WHAT THE EXERCISE ASKS: Can you copy out the Nuwan Zoysa profile, starting with "Personal information" and going on through "in (1.96 m)", but relabel "Nickname" as "Known as"?

GIVEN TEXT:
########

Nuwan Zoysa

Personal information
- Full name: Demuni Nuwan Tharanga Zoysa
- Born: 13 May 1978 (age 48) Colombo, Sri Lanka
- Nickname: Zippy
- Height: 6 ft 5 in (1.96 m)
- Batting: Left-handed
- Bowling: Left-arm fast-medium
- Role: Bowler

International information
- National side: Sri Lanka (1997–2007);
- Test debut (cap 66): 7 March 1997 v New Zealand
- Last Test: 9 July 2004 v Australia
- ODI debut (cap 88): 25 March 1997 v New Zealand
- Last ODI: 8 February 2007 v India

Domestic team information
- 1996/97-2010/11: Sinhalese Sports Club
- 2007/08: Deccan Chargers
- 2008/09-2009/10: Basnahira South

Career statistics
| Competition | Test | ODI | FC | LA |
| Matches | 30 | 95 | 118 | 187 |
| Runs scored | 288 | 343 | 2,065 | 1,320 |
| Batting average | 8.47 | 13.19 | 9.07 | 16.29 |
| 100s/50s | 0/0 | 0/0 | 1/5 | 0/3 |
| Top score | 28* | 47* | 114 | 53 |
| Balls bowled | 4,422 | 4,259 | 14,905 | 8,419 |
| Wickets | 64 | 108 | 301 | 242 |
| Bowling average | 33.70 | 29.75 | 23.77 | 25.22 |
| 5 wickets in innings | 1 | 1 | 7 | 2 |
| 10 wickets in match | 0 | 0 | 0 | 0 |
| Best bowling | 5/20 | 5/26 | 7/58 | 6/14 |
| Catches/stumpings | 4/– | 13/– | 20/– | 26/– |
- Source: ESPNcricinfo, 16 September 2015

= Nuwan Zoysa =

Sri Lankan cricketer (born 1978)

########

Entries drawn from a dataset:
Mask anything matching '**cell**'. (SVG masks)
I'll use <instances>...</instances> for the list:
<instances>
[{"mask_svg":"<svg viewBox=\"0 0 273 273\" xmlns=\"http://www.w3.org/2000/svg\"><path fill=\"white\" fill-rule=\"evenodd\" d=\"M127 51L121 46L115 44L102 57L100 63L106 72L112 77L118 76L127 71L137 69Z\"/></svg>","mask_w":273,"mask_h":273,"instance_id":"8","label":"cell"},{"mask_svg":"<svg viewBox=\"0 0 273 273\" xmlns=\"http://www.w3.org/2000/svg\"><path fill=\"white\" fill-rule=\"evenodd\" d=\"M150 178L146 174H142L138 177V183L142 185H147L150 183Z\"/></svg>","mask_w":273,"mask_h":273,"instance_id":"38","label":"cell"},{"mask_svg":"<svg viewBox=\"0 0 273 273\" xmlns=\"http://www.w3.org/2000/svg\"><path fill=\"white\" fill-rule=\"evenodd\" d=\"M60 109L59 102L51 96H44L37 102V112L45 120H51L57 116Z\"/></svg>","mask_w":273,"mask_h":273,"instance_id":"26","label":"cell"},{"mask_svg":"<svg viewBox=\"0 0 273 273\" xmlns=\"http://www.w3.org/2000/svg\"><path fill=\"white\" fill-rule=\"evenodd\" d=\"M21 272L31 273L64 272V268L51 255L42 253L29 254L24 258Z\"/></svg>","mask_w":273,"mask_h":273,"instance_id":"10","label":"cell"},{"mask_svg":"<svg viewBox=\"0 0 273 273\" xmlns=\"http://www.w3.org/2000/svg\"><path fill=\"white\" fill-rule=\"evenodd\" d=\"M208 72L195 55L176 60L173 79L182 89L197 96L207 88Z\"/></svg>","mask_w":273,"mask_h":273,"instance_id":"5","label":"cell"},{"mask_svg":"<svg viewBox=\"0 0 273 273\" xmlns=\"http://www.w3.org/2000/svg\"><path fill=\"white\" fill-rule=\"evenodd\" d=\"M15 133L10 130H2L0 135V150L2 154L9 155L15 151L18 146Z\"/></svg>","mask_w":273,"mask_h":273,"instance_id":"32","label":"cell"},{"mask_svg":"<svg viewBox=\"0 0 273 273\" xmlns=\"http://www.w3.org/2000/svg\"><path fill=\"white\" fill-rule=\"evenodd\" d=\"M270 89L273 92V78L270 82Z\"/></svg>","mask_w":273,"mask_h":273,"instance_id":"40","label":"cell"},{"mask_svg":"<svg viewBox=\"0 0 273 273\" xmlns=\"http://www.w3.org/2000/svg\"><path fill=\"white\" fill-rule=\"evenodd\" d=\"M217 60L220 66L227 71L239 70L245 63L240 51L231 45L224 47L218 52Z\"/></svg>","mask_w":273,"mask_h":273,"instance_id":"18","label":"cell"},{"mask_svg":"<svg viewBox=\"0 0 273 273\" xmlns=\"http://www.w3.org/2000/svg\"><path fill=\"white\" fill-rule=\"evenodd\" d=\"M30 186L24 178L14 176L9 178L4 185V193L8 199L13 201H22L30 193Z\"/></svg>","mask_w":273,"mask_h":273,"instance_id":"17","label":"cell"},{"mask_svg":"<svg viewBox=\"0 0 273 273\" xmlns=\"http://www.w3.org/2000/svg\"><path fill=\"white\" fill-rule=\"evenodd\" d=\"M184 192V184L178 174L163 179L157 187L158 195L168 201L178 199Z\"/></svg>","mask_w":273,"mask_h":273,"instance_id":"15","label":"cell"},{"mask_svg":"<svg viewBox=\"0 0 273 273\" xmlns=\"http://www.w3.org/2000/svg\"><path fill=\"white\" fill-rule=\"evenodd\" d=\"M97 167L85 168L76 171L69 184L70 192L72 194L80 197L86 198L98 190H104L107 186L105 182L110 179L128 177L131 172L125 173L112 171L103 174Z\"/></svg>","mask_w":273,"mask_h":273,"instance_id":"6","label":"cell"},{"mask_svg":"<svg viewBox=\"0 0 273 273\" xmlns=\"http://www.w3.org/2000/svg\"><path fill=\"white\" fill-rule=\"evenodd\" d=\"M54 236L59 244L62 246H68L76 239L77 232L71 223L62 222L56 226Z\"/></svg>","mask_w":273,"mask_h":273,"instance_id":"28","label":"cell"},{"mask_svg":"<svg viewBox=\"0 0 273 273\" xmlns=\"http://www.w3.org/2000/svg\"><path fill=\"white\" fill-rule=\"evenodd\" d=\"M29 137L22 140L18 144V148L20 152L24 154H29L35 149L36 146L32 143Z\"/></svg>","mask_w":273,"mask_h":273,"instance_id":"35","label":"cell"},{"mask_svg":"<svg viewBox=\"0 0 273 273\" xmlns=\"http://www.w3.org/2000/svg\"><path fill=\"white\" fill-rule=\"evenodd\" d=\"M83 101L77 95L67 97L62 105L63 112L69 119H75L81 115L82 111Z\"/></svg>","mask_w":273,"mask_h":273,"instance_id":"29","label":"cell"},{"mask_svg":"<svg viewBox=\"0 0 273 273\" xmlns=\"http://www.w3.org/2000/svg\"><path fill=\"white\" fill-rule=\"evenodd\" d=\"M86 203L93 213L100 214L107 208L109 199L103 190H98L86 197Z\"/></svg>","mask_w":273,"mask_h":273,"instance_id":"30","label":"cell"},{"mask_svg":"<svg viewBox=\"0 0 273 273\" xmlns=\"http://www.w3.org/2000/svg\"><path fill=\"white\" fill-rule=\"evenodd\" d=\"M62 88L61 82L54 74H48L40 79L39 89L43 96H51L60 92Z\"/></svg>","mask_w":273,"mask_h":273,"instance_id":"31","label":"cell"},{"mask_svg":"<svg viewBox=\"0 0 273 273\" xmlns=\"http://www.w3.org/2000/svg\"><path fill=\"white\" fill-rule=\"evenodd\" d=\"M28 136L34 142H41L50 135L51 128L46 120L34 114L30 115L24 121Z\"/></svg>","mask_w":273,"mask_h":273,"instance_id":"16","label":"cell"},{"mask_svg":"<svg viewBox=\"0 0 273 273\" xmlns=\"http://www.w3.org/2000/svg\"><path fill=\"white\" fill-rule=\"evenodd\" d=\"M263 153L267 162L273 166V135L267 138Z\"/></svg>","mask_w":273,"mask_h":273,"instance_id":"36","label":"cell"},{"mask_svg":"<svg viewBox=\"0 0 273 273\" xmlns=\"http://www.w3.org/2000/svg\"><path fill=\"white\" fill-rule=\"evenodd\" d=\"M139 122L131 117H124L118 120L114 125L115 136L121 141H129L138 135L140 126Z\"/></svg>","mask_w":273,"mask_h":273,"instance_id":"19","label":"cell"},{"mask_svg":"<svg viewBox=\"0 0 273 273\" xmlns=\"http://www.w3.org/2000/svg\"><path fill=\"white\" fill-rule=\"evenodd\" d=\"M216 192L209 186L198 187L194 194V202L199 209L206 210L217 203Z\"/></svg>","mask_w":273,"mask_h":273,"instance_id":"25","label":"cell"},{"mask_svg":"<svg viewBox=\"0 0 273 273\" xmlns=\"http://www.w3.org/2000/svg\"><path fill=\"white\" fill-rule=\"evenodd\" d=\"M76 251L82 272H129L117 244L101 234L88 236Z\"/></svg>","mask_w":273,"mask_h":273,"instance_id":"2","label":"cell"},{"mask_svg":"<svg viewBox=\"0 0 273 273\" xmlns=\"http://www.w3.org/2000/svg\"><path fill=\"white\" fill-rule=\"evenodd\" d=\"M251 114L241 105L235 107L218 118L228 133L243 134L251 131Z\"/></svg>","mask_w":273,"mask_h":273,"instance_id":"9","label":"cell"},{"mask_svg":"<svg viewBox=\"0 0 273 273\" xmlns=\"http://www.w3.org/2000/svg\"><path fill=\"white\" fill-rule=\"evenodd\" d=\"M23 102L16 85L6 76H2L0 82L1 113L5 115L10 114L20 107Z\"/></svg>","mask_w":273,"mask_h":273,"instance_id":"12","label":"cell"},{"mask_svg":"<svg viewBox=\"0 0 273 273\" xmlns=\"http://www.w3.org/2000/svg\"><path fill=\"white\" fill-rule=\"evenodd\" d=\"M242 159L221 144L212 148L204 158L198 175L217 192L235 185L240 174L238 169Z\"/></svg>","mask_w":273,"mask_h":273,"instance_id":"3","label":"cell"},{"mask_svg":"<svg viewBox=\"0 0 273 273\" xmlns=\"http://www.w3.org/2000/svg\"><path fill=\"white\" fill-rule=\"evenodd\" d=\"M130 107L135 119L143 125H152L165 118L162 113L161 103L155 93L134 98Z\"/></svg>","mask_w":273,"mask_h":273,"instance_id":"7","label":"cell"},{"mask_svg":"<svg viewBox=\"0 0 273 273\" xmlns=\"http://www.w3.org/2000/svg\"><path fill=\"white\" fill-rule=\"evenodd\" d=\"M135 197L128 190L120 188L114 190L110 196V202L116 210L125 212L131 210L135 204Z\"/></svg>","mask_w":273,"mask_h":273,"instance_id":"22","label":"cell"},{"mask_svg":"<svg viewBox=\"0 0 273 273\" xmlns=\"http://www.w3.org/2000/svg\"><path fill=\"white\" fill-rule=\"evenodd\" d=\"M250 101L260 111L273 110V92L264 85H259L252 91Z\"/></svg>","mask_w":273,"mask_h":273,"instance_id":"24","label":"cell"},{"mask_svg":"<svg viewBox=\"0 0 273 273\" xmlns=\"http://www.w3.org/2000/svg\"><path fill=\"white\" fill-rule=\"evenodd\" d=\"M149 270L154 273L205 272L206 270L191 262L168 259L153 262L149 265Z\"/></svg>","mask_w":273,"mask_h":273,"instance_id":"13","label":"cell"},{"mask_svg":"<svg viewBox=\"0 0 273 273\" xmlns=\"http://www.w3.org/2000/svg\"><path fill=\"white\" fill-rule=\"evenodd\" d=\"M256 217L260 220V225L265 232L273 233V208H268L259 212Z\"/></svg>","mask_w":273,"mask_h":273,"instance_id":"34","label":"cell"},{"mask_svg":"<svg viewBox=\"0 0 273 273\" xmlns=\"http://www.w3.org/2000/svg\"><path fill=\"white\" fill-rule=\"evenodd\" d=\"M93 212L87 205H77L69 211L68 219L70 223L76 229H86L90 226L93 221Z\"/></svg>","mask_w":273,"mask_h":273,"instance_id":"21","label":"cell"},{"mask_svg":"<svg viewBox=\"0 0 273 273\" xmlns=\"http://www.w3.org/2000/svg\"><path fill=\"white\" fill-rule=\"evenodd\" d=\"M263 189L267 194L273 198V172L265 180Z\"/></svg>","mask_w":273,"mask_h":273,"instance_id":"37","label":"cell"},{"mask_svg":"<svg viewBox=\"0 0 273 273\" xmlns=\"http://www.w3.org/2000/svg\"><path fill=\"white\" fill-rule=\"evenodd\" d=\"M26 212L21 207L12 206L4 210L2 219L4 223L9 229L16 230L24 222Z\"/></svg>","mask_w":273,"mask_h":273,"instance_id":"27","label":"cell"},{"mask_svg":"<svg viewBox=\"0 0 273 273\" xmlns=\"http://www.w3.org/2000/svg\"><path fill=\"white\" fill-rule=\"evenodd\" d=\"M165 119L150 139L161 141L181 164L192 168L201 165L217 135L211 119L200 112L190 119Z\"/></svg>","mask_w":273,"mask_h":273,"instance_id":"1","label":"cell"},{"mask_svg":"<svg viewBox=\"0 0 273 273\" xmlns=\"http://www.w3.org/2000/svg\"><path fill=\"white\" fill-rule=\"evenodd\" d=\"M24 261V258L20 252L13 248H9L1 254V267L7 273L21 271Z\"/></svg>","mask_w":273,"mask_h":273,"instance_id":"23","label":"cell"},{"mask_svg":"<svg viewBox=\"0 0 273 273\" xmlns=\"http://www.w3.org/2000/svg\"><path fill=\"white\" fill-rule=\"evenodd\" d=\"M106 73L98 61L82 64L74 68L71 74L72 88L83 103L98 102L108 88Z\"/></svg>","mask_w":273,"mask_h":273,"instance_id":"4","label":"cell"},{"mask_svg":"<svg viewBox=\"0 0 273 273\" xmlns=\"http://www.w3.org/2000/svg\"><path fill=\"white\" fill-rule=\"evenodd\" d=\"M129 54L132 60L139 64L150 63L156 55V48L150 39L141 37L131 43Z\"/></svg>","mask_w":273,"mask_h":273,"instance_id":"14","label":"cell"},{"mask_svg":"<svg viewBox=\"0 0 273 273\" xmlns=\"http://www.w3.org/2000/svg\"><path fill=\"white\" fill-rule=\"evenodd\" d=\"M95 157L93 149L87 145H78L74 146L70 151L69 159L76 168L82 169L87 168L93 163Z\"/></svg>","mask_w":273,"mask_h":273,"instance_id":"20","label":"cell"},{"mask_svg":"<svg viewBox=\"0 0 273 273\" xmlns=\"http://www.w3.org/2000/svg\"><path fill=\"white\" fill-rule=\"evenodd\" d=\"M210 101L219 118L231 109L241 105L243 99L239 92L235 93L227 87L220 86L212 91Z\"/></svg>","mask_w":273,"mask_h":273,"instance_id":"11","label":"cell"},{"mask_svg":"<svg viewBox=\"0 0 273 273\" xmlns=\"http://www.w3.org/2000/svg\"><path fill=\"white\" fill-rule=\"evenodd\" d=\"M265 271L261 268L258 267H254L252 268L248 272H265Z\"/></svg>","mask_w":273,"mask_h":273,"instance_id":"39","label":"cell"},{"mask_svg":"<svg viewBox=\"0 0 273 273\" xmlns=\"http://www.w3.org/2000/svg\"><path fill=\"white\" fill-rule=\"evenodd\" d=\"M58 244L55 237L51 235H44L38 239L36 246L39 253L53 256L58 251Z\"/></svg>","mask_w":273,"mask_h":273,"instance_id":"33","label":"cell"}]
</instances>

########

SOLUTION:
Personal information
- Full name: Demuni Nuwan Tharanga Zoysa
- Born: 13 May 1978 (age 48) Colombo, Sri Lanka
- Known as: Zippy
- Height: 6 ft 5 in (1.96 m)